Jennifer tem uma crise de identidade, ficando dividida entre ser uma advogada bem-sucedida, ter seus amigos, sair para beber em bares, fazer sexo, viver um relacionamento amoroso e ser uma super-heroína. Ao longo dos episódios, ela vai se acostumando com a ideia de que talvez consiga fazer as duas coisas.

A irritação dos nerdolas vem dessa insistência da série e da personagem de não se conformar com os lugares-comuns do Universo Cinematográfico Marvel. Quase todos os super-heróis têm relacionamentos amorosos altamente disfuncionais – quando têm. Não à toa, uma das piadas do primeiro episódio é justamente se o Capitão América era virgem ou não. Eles também não têm vida pessoal. Muito menos fazem sexo. Depois de uma cena em Eternos (não por acaso também escrito e dirigido por uma mulher), Mulher-Hulk é a única série que tratou do assunto. E, para piorar, quem está fazendo tudo isso é uma mulher.

Mulher-Hulk e sua criadora, Jessica Gao, também têm a coragem de zoar diretamente grupos de machos que se acham injustiçados e se juntam para criticar, xingar, perturbar mulheres nas redes sociais. É um caso claro de Galvão, sentiu por parte de alguns homens. Os trollers foram trolados.

Mas, como ninguém quer admitir isso, a reclamação é a de que não é engraçada, é uma série de tribunal sem muito tempo no tribunal (a duração de cada episódio é de meia hora) ou de que não há ação suficiente. De novo: é uma comédia com meia hora de duração, sobre uma personagem que ainda não abraçou sua condição de super-heroína.

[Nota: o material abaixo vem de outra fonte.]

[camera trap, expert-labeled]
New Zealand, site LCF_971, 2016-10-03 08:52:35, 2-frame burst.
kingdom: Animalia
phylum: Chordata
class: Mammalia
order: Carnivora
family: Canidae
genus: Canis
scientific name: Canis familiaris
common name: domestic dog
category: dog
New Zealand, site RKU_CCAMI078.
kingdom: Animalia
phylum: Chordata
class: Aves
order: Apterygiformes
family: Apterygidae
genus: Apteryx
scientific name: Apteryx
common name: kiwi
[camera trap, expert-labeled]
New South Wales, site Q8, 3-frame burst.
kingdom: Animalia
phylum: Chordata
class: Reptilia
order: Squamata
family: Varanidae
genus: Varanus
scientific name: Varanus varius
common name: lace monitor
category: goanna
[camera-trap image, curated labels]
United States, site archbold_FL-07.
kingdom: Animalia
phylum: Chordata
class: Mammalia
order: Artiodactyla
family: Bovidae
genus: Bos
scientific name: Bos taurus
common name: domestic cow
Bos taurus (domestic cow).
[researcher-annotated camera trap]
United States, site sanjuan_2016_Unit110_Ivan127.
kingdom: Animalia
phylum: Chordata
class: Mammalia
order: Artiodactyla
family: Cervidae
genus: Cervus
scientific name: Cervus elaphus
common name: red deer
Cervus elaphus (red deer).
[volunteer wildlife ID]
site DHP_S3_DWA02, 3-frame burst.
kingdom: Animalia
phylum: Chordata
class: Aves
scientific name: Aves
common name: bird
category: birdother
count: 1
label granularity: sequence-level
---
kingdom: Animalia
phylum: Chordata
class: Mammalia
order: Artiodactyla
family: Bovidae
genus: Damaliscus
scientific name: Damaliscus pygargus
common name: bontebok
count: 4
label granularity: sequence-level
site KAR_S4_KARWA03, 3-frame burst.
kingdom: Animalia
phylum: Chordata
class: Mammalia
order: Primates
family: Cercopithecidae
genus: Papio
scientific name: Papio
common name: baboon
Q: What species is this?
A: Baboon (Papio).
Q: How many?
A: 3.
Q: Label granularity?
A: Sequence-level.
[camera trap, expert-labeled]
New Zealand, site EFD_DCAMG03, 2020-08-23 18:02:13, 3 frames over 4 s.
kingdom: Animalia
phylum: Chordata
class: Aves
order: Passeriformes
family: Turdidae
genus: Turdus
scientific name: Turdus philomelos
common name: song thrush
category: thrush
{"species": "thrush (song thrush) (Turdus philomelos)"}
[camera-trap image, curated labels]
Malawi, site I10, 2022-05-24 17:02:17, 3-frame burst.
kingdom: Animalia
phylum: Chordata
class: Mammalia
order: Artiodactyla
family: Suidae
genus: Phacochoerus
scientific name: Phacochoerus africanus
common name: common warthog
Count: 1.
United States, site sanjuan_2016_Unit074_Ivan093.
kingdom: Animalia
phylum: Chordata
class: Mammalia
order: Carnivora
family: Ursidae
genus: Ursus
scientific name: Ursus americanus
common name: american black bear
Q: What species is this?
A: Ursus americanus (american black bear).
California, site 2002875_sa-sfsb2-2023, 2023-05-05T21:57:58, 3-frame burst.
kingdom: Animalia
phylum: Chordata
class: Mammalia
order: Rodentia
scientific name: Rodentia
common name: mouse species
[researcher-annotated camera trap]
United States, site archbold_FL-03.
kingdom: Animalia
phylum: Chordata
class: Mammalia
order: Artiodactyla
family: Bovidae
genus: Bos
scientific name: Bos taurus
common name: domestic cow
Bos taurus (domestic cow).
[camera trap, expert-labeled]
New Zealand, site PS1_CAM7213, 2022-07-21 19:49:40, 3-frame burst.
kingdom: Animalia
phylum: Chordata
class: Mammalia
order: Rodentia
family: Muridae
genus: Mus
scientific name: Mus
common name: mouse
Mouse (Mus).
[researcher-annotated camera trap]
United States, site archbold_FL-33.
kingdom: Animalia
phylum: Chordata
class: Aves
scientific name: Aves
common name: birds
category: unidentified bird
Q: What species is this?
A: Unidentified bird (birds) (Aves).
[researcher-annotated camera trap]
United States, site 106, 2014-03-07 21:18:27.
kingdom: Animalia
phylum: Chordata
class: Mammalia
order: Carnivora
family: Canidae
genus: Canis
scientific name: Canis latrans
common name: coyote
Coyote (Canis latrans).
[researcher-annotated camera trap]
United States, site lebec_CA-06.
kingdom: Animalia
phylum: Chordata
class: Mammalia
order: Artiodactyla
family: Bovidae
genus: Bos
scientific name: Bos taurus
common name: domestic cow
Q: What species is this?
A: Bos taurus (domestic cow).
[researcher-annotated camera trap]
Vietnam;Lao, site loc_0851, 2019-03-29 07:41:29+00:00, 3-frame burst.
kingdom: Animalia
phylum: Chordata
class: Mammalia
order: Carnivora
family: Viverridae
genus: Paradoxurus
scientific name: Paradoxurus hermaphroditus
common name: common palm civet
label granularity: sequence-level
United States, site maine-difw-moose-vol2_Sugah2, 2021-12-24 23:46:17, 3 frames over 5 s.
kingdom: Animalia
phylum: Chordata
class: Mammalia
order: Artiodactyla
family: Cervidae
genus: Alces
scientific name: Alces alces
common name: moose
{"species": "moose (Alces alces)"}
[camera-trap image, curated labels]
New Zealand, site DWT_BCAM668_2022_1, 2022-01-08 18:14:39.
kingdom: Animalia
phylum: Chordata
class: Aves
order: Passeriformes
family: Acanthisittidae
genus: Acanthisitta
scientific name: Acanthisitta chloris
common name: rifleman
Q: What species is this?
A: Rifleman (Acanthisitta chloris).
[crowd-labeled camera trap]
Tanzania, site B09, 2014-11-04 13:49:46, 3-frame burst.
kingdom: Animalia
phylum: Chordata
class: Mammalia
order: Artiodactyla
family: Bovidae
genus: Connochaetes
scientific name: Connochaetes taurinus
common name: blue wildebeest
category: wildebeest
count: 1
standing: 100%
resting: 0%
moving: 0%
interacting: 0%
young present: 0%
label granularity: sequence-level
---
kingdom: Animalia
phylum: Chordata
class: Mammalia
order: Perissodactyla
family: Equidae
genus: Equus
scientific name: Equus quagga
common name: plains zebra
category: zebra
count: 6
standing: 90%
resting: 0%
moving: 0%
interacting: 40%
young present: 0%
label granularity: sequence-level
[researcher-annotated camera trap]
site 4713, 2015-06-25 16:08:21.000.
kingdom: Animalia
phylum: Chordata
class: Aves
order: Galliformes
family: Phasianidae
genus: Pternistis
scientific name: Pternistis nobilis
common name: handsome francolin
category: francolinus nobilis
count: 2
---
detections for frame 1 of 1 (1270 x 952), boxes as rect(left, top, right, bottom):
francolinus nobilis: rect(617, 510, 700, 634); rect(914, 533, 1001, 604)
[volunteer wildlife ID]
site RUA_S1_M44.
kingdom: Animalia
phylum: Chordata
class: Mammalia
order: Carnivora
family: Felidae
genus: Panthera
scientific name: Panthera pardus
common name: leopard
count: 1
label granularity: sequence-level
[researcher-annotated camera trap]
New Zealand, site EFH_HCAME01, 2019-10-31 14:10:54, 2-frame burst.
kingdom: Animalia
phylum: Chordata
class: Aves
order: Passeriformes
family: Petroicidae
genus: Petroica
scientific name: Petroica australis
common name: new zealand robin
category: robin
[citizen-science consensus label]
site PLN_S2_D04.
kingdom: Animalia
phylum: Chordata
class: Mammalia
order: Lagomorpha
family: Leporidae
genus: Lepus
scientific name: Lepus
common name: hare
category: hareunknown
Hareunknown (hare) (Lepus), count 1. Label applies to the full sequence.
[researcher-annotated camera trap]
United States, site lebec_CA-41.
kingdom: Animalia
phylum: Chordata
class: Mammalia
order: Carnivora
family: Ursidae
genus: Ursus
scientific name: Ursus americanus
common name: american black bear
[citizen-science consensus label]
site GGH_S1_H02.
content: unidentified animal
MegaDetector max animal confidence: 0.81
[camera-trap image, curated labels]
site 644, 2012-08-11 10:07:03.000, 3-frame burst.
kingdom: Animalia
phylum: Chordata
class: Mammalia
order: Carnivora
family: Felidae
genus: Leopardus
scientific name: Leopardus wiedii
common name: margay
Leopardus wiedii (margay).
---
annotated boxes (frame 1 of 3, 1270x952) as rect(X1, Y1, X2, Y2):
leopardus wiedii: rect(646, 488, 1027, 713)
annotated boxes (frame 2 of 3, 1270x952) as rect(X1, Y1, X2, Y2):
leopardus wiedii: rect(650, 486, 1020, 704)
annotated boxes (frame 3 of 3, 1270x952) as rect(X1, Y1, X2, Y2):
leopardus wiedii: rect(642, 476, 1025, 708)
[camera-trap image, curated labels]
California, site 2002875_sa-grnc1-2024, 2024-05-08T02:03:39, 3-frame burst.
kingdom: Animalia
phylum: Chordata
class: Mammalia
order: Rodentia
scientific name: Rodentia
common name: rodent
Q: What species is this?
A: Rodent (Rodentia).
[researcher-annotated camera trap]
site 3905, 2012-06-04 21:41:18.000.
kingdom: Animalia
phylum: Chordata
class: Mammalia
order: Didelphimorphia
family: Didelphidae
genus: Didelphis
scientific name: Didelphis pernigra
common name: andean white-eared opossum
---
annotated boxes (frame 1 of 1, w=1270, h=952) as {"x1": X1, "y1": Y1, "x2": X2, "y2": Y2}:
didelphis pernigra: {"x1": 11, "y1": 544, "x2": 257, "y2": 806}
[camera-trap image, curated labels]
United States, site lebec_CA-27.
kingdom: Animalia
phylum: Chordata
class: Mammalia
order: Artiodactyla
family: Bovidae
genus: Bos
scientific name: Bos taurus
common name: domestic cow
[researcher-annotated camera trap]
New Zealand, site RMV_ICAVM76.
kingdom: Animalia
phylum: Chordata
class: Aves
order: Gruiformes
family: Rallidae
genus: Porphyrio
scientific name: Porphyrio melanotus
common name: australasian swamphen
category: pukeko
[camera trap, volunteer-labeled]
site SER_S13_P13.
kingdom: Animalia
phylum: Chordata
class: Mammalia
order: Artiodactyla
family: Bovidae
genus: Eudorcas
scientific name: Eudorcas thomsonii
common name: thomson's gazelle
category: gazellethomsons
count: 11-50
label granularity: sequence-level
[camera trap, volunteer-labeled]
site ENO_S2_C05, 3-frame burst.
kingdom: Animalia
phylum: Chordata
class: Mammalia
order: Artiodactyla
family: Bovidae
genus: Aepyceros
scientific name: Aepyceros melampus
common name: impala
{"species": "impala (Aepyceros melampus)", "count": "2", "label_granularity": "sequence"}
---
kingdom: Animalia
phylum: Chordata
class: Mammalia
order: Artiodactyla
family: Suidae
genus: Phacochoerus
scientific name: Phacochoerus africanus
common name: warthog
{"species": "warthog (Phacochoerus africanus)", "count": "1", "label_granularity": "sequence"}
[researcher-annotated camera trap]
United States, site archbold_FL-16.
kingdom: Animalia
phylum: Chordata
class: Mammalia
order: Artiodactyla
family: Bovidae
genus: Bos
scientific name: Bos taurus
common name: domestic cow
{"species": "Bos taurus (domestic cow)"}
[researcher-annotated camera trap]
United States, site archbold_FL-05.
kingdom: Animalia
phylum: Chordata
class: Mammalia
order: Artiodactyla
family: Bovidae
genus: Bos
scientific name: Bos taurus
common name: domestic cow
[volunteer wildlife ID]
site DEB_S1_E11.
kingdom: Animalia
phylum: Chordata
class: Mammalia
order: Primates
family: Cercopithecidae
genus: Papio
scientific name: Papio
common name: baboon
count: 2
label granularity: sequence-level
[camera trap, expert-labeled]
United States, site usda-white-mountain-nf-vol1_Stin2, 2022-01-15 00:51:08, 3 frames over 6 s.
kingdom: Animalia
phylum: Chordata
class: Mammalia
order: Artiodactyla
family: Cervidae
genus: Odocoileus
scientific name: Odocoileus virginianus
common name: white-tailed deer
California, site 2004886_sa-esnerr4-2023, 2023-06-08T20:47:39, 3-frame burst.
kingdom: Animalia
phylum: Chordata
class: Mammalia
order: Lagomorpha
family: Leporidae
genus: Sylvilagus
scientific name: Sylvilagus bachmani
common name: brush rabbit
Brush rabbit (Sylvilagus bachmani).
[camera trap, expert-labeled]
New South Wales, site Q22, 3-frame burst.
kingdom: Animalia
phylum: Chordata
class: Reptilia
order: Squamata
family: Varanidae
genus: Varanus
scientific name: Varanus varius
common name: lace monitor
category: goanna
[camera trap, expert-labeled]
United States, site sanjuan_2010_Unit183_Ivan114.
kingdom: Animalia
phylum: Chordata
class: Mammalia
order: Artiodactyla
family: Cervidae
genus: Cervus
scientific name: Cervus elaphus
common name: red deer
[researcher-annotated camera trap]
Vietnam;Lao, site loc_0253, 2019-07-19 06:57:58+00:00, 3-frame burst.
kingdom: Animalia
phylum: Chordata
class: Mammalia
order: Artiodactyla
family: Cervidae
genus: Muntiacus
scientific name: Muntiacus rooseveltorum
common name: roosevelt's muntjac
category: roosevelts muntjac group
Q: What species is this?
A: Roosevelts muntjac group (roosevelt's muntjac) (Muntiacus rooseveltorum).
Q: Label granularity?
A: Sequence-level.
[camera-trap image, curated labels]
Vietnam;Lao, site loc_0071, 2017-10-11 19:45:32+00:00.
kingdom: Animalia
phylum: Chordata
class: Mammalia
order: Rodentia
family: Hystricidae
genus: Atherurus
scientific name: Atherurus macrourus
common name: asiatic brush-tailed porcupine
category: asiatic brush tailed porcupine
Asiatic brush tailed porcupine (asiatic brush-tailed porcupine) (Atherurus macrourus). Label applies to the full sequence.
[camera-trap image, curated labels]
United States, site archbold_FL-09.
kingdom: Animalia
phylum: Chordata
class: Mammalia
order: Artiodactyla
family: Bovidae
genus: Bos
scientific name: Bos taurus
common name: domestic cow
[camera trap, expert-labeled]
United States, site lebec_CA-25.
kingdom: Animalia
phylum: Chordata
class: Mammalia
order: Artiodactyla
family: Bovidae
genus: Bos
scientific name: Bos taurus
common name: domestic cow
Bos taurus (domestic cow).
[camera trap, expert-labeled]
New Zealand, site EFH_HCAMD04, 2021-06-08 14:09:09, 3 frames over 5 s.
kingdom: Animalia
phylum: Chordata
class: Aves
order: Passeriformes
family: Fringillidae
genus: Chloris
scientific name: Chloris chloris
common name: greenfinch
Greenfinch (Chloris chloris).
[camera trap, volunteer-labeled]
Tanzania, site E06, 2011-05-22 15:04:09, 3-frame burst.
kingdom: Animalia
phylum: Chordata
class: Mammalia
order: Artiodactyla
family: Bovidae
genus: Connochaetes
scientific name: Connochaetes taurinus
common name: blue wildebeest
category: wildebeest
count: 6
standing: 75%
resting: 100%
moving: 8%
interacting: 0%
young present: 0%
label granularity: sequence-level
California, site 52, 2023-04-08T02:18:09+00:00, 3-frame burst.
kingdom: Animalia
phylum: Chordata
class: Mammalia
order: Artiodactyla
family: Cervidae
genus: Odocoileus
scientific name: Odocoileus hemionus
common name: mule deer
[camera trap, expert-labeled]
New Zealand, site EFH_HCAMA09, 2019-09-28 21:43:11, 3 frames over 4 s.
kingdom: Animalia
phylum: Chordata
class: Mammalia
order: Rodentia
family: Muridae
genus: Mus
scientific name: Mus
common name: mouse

É algo que vai mudar daqui para a frente.

A crítica válida é a da qualidade dos efeitos especiais. Mulher-Hulk merecia mais. Então, Marvel, abra a mão da próxima vez.

Quando ao fã da Marvel que acredita ser apenas ele o fã que vale, uma dica: sempre dá para não assistir. Talvez Mulher-Hulk não seja mesmo para esse fã. Nem todos os quadrinhos eram para todos. Mas havia quadrinhos para todos. Por que o Universo Cinematográfico Marvel não pode ter uma série para quem quer ver algo leve, esperto, sobre as dificuldades que uma mulher enfrenta?

As reclamações de Heisenberg e companhia só fazem a primeira temporada de Mulher-Hulk ter ainda mais sentido.